- Relator(a)
- Ministra Maria Thereza de Assis Moura
- Órgão julgador
- Segunda Turma
- Data do julgamento
- 12/02/2025
- Data de publicação
- 17/02/2025
STJ – Acórdão, Rel. Ministra Maria Thereza de Assis Moura, Segunda Turma, j. 12/02/2025, p. 17/02/2025
PROCESSUAL CIVIL. EMBARGOS DE DECLARAÇÃO NO AGRAVO INTERNO NOS EMBARGOS DE DECLARAÇÃO NO RECURSO ESPECIAL. TRIBUTÁRIO. IRPF. CONTRIBUIÇÃO EXTRAORDINÁRIA A ENTIDADE DE PREVIDÊNCIA PRIVADA. CONTROVÉRSIA AFETADA PARA JULGAMENTO. TEMA 1224. DETERMINAÇÃO DE SOBRESTAMENTO NO STJ. EMBARGOS DE DECLARAÇÃO ACOLHIDOS. 1. Os embargos de declaração têm âmbito de cognição restrito às hipóteses do art. 1.022 do Código de Processo Civil, quais sejam, esclarecer obscuridade, eliminar contradição, suprir omissão de ponto ou questão sobre o qual devia se pronunciar o juiz de ofício ou a requerimento e/ou corrigir eventual erro material. 2. Hipótese em que a possibilidade de sobrestamento do feito, em razão de afetação anterior da matéria, deixou de ser apreciada. 3. A Primeira Seção decidiu submeter ao rito dos repetitivos a controvérsia sobre a possibilidade de deduzir da base de cálculo do imposto sobre a renda de pessoa física (IRPF) as contribuições extraordinárias pagas a entidade fechada de previdência complementar, para saldar déficits, nos termos da Lei Complementar 109/2001 e das Leis 9.250/1995 e 9.532/1997 (Tema 1.224/STJ).
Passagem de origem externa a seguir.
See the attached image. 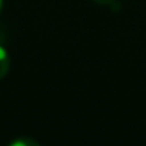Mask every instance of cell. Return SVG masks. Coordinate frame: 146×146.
Listing matches in <instances>:
<instances>
[{"instance_id": "obj_1", "label": "cell", "mask_w": 146, "mask_h": 146, "mask_svg": "<svg viewBox=\"0 0 146 146\" xmlns=\"http://www.w3.org/2000/svg\"><path fill=\"white\" fill-rule=\"evenodd\" d=\"M10 66H11L10 54H8V50L3 47V44L0 42V80H2V79H3V77L8 74Z\"/></svg>"}, {"instance_id": "obj_2", "label": "cell", "mask_w": 146, "mask_h": 146, "mask_svg": "<svg viewBox=\"0 0 146 146\" xmlns=\"http://www.w3.org/2000/svg\"><path fill=\"white\" fill-rule=\"evenodd\" d=\"M10 146H39V141L33 138H16L10 143Z\"/></svg>"}, {"instance_id": "obj_3", "label": "cell", "mask_w": 146, "mask_h": 146, "mask_svg": "<svg viewBox=\"0 0 146 146\" xmlns=\"http://www.w3.org/2000/svg\"><path fill=\"white\" fill-rule=\"evenodd\" d=\"M93 2H96L99 5H113L115 3V0H93Z\"/></svg>"}, {"instance_id": "obj_4", "label": "cell", "mask_w": 146, "mask_h": 146, "mask_svg": "<svg viewBox=\"0 0 146 146\" xmlns=\"http://www.w3.org/2000/svg\"><path fill=\"white\" fill-rule=\"evenodd\" d=\"M3 3H5L3 0H0V14H2V11H3Z\"/></svg>"}]
</instances>
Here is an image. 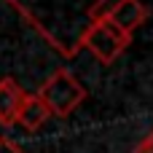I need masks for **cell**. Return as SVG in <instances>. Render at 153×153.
<instances>
[{
  "instance_id": "obj_5",
  "label": "cell",
  "mask_w": 153,
  "mask_h": 153,
  "mask_svg": "<svg viewBox=\"0 0 153 153\" xmlns=\"http://www.w3.org/2000/svg\"><path fill=\"white\" fill-rule=\"evenodd\" d=\"M48 118H51V113H48V108L35 97V94H27L24 97V102H22V108H19V113H16V121H13V126H22L24 132H38V129H43L46 124H48Z\"/></svg>"
},
{
  "instance_id": "obj_4",
  "label": "cell",
  "mask_w": 153,
  "mask_h": 153,
  "mask_svg": "<svg viewBox=\"0 0 153 153\" xmlns=\"http://www.w3.org/2000/svg\"><path fill=\"white\" fill-rule=\"evenodd\" d=\"M24 97H27V91L16 83V78L5 75L0 81V126H13Z\"/></svg>"
},
{
  "instance_id": "obj_3",
  "label": "cell",
  "mask_w": 153,
  "mask_h": 153,
  "mask_svg": "<svg viewBox=\"0 0 153 153\" xmlns=\"http://www.w3.org/2000/svg\"><path fill=\"white\" fill-rule=\"evenodd\" d=\"M105 19L113 27H118L121 32L134 35V30H140L148 19V8L143 5V0H118L108 8Z\"/></svg>"
},
{
  "instance_id": "obj_1",
  "label": "cell",
  "mask_w": 153,
  "mask_h": 153,
  "mask_svg": "<svg viewBox=\"0 0 153 153\" xmlns=\"http://www.w3.org/2000/svg\"><path fill=\"white\" fill-rule=\"evenodd\" d=\"M51 116H59V118H67L70 113H75L81 108V102L86 100V89L83 83L67 70V67H56L38 89L35 94Z\"/></svg>"
},
{
  "instance_id": "obj_7",
  "label": "cell",
  "mask_w": 153,
  "mask_h": 153,
  "mask_svg": "<svg viewBox=\"0 0 153 153\" xmlns=\"http://www.w3.org/2000/svg\"><path fill=\"white\" fill-rule=\"evenodd\" d=\"M132 153H153V132H148L137 145H134V151Z\"/></svg>"
},
{
  "instance_id": "obj_6",
  "label": "cell",
  "mask_w": 153,
  "mask_h": 153,
  "mask_svg": "<svg viewBox=\"0 0 153 153\" xmlns=\"http://www.w3.org/2000/svg\"><path fill=\"white\" fill-rule=\"evenodd\" d=\"M0 153H24V151H22V145H19L16 140H11V137H0Z\"/></svg>"
},
{
  "instance_id": "obj_2",
  "label": "cell",
  "mask_w": 153,
  "mask_h": 153,
  "mask_svg": "<svg viewBox=\"0 0 153 153\" xmlns=\"http://www.w3.org/2000/svg\"><path fill=\"white\" fill-rule=\"evenodd\" d=\"M132 43V35L121 32L118 27H113L108 19H97V22H89L86 30L81 32L75 48H86L100 65H113ZM73 48V51H75Z\"/></svg>"
}]
</instances>
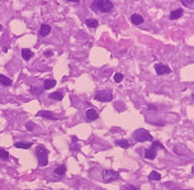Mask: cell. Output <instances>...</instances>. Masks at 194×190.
Segmentation results:
<instances>
[{"instance_id":"obj_1","label":"cell","mask_w":194,"mask_h":190,"mask_svg":"<svg viewBox=\"0 0 194 190\" xmlns=\"http://www.w3.org/2000/svg\"><path fill=\"white\" fill-rule=\"evenodd\" d=\"M92 9L95 13H111L113 10V3L109 0H95L92 3Z\"/></svg>"},{"instance_id":"obj_2","label":"cell","mask_w":194,"mask_h":190,"mask_svg":"<svg viewBox=\"0 0 194 190\" xmlns=\"http://www.w3.org/2000/svg\"><path fill=\"white\" fill-rule=\"evenodd\" d=\"M36 152H37V157H38L40 166H47V164H48V150L43 145H41L37 147Z\"/></svg>"},{"instance_id":"obj_3","label":"cell","mask_w":194,"mask_h":190,"mask_svg":"<svg viewBox=\"0 0 194 190\" xmlns=\"http://www.w3.org/2000/svg\"><path fill=\"white\" fill-rule=\"evenodd\" d=\"M159 148H164V145L161 143V142L159 141H152V145H151L150 148L145 150V159L147 160H154L156 159V155H157V152H156V150Z\"/></svg>"},{"instance_id":"obj_4","label":"cell","mask_w":194,"mask_h":190,"mask_svg":"<svg viewBox=\"0 0 194 190\" xmlns=\"http://www.w3.org/2000/svg\"><path fill=\"white\" fill-rule=\"evenodd\" d=\"M133 137L137 142H146V141H154V137L150 134L149 131L143 129V128H140V129L135 131Z\"/></svg>"},{"instance_id":"obj_5","label":"cell","mask_w":194,"mask_h":190,"mask_svg":"<svg viewBox=\"0 0 194 190\" xmlns=\"http://www.w3.org/2000/svg\"><path fill=\"white\" fill-rule=\"evenodd\" d=\"M103 181L104 183H112V181H116V180L119 179V172L114 170H109V169H105L103 170Z\"/></svg>"},{"instance_id":"obj_6","label":"cell","mask_w":194,"mask_h":190,"mask_svg":"<svg viewBox=\"0 0 194 190\" xmlns=\"http://www.w3.org/2000/svg\"><path fill=\"white\" fill-rule=\"evenodd\" d=\"M95 100L98 102H104V103H109L113 100V94L108 90H102V91H98L95 94Z\"/></svg>"},{"instance_id":"obj_7","label":"cell","mask_w":194,"mask_h":190,"mask_svg":"<svg viewBox=\"0 0 194 190\" xmlns=\"http://www.w3.org/2000/svg\"><path fill=\"white\" fill-rule=\"evenodd\" d=\"M155 71L157 75H168L171 72V69L169 67L168 65H164V64H156L155 65Z\"/></svg>"},{"instance_id":"obj_8","label":"cell","mask_w":194,"mask_h":190,"mask_svg":"<svg viewBox=\"0 0 194 190\" xmlns=\"http://www.w3.org/2000/svg\"><path fill=\"white\" fill-rule=\"evenodd\" d=\"M37 115L41 117V118H45V119H51V121H57L59 119V118L56 117V114L51 113L48 110H41V112L37 113Z\"/></svg>"},{"instance_id":"obj_9","label":"cell","mask_w":194,"mask_h":190,"mask_svg":"<svg viewBox=\"0 0 194 190\" xmlns=\"http://www.w3.org/2000/svg\"><path fill=\"white\" fill-rule=\"evenodd\" d=\"M85 115H86V121H88V122L97 121L98 118H99V114H98V112L95 110V109H93V108L88 109L86 113H85Z\"/></svg>"},{"instance_id":"obj_10","label":"cell","mask_w":194,"mask_h":190,"mask_svg":"<svg viewBox=\"0 0 194 190\" xmlns=\"http://www.w3.org/2000/svg\"><path fill=\"white\" fill-rule=\"evenodd\" d=\"M131 22H132V24H135V26H140L143 23V17L141 15V14L135 13L131 15Z\"/></svg>"},{"instance_id":"obj_11","label":"cell","mask_w":194,"mask_h":190,"mask_svg":"<svg viewBox=\"0 0 194 190\" xmlns=\"http://www.w3.org/2000/svg\"><path fill=\"white\" fill-rule=\"evenodd\" d=\"M50 32H51V27H50L48 24H42L41 28H40L38 36H40V37H46V36L50 34Z\"/></svg>"},{"instance_id":"obj_12","label":"cell","mask_w":194,"mask_h":190,"mask_svg":"<svg viewBox=\"0 0 194 190\" xmlns=\"http://www.w3.org/2000/svg\"><path fill=\"white\" fill-rule=\"evenodd\" d=\"M33 146L32 142H15L14 143V147H17V148H23V150H28L31 148V147Z\"/></svg>"},{"instance_id":"obj_13","label":"cell","mask_w":194,"mask_h":190,"mask_svg":"<svg viewBox=\"0 0 194 190\" xmlns=\"http://www.w3.org/2000/svg\"><path fill=\"white\" fill-rule=\"evenodd\" d=\"M56 86V80L53 79H47L45 80V83H43V90H50L52 88H55Z\"/></svg>"},{"instance_id":"obj_14","label":"cell","mask_w":194,"mask_h":190,"mask_svg":"<svg viewBox=\"0 0 194 190\" xmlns=\"http://www.w3.org/2000/svg\"><path fill=\"white\" fill-rule=\"evenodd\" d=\"M22 57H23V60L29 61L33 57V52L31 50H28V48H23L22 50Z\"/></svg>"},{"instance_id":"obj_15","label":"cell","mask_w":194,"mask_h":190,"mask_svg":"<svg viewBox=\"0 0 194 190\" xmlns=\"http://www.w3.org/2000/svg\"><path fill=\"white\" fill-rule=\"evenodd\" d=\"M114 145H116V146H119L121 148L127 150V148L130 147V142L127 141V140H117V141L114 142Z\"/></svg>"},{"instance_id":"obj_16","label":"cell","mask_w":194,"mask_h":190,"mask_svg":"<svg viewBox=\"0 0 194 190\" xmlns=\"http://www.w3.org/2000/svg\"><path fill=\"white\" fill-rule=\"evenodd\" d=\"M55 174L59 175V176H64V175L66 174V165H59L55 169Z\"/></svg>"},{"instance_id":"obj_17","label":"cell","mask_w":194,"mask_h":190,"mask_svg":"<svg viewBox=\"0 0 194 190\" xmlns=\"http://www.w3.org/2000/svg\"><path fill=\"white\" fill-rule=\"evenodd\" d=\"M183 15V10L182 9H176V10H173L171 13H170V19L171 20H175V19H178V18H180Z\"/></svg>"},{"instance_id":"obj_18","label":"cell","mask_w":194,"mask_h":190,"mask_svg":"<svg viewBox=\"0 0 194 190\" xmlns=\"http://www.w3.org/2000/svg\"><path fill=\"white\" fill-rule=\"evenodd\" d=\"M0 84L4 85V86H10L13 84V81L9 77H7L5 75H0Z\"/></svg>"},{"instance_id":"obj_19","label":"cell","mask_w":194,"mask_h":190,"mask_svg":"<svg viewBox=\"0 0 194 190\" xmlns=\"http://www.w3.org/2000/svg\"><path fill=\"white\" fill-rule=\"evenodd\" d=\"M48 98L52 99V100H62L64 94H62V93H60V91H55V93H51Z\"/></svg>"},{"instance_id":"obj_20","label":"cell","mask_w":194,"mask_h":190,"mask_svg":"<svg viewBox=\"0 0 194 190\" xmlns=\"http://www.w3.org/2000/svg\"><path fill=\"white\" fill-rule=\"evenodd\" d=\"M85 24H86L88 27H90V28H97L99 26V23H98L97 19L89 18V19H86V20H85Z\"/></svg>"},{"instance_id":"obj_21","label":"cell","mask_w":194,"mask_h":190,"mask_svg":"<svg viewBox=\"0 0 194 190\" xmlns=\"http://www.w3.org/2000/svg\"><path fill=\"white\" fill-rule=\"evenodd\" d=\"M149 179L152 180V181H159V180H161V175L157 171H151V174L149 175Z\"/></svg>"},{"instance_id":"obj_22","label":"cell","mask_w":194,"mask_h":190,"mask_svg":"<svg viewBox=\"0 0 194 190\" xmlns=\"http://www.w3.org/2000/svg\"><path fill=\"white\" fill-rule=\"evenodd\" d=\"M0 160H3V161L10 160V155H9V152L5 151L4 148H0Z\"/></svg>"},{"instance_id":"obj_23","label":"cell","mask_w":194,"mask_h":190,"mask_svg":"<svg viewBox=\"0 0 194 190\" xmlns=\"http://www.w3.org/2000/svg\"><path fill=\"white\" fill-rule=\"evenodd\" d=\"M29 91H31V94H33V95H41L42 93L45 91V90H43V88L40 89V88H34V86H33V88H31Z\"/></svg>"},{"instance_id":"obj_24","label":"cell","mask_w":194,"mask_h":190,"mask_svg":"<svg viewBox=\"0 0 194 190\" xmlns=\"http://www.w3.org/2000/svg\"><path fill=\"white\" fill-rule=\"evenodd\" d=\"M26 128H27V129L29 131V132H33V131H34V128H36V124H34L33 122H27V123H26Z\"/></svg>"},{"instance_id":"obj_25","label":"cell","mask_w":194,"mask_h":190,"mask_svg":"<svg viewBox=\"0 0 194 190\" xmlns=\"http://www.w3.org/2000/svg\"><path fill=\"white\" fill-rule=\"evenodd\" d=\"M123 79H124V76H123V74H121V72H117V74L114 75V81H116V83L123 81Z\"/></svg>"},{"instance_id":"obj_26","label":"cell","mask_w":194,"mask_h":190,"mask_svg":"<svg viewBox=\"0 0 194 190\" xmlns=\"http://www.w3.org/2000/svg\"><path fill=\"white\" fill-rule=\"evenodd\" d=\"M182 4H183V5H185V7H188V8H193L194 1H193V0H183Z\"/></svg>"},{"instance_id":"obj_27","label":"cell","mask_w":194,"mask_h":190,"mask_svg":"<svg viewBox=\"0 0 194 190\" xmlns=\"http://www.w3.org/2000/svg\"><path fill=\"white\" fill-rule=\"evenodd\" d=\"M72 142H74V143H76V142H78V138H76V137H72ZM71 148L74 150V151H76V150H79V146H75V145H72L71 146Z\"/></svg>"},{"instance_id":"obj_28","label":"cell","mask_w":194,"mask_h":190,"mask_svg":"<svg viewBox=\"0 0 194 190\" xmlns=\"http://www.w3.org/2000/svg\"><path fill=\"white\" fill-rule=\"evenodd\" d=\"M126 190H138V188H136L135 185H127Z\"/></svg>"},{"instance_id":"obj_29","label":"cell","mask_w":194,"mask_h":190,"mask_svg":"<svg viewBox=\"0 0 194 190\" xmlns=\"http://www.w3.org/2000/svg\"><path fill=\"white\" fill-rule=\"evenodd\" d=\"M45 56H47V57L53 56V52H52V51H46V52H45Z\"/></svg>"},{"instance_id":"obj_30","label":"cell","mask_w":194,"mask_h":190,"mask_svg":"<svg viewBox=\"0 0 194 190\" xmlns=\"http://www.w3.org/2000/svg\"><path fill=\"white\" fill-rule=\"evenodd\" d=\"M149 109H150V110H151V109H152V110H156L157 108H156V105H149Z\"/></svg>"},{"instance_id":"obj_31","label":"cell","mask_w":194,"mask_h":190,"mask_svg":"<svg viewBox=\"0 0 194 190\" xmlns=\"http://www.w3.org/2000/svg\"><path fill=\"white\" fill-rule=\"evenodd\" d=\"M1 29H3V26H1V24H0V31H1Z\"/></svg>"}]
</instances>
Há determinação de suspensão do processamento de todos os feitos que versem sobre a mesma matéria, inclusive no Superior Tribunal de Justiça (art. 1.037, II, do CPC/2015). 4. Embargos de declaração acolhidos, com efeitos modificativos. (EDcl no AgInt nos EDcl no REsp n. 2.076.814/SC, relatora Ministra Maria Thereza de Assis Moura, Segunda Turma, julgado em 12/2/2025, DJEN de 17/2/2025.)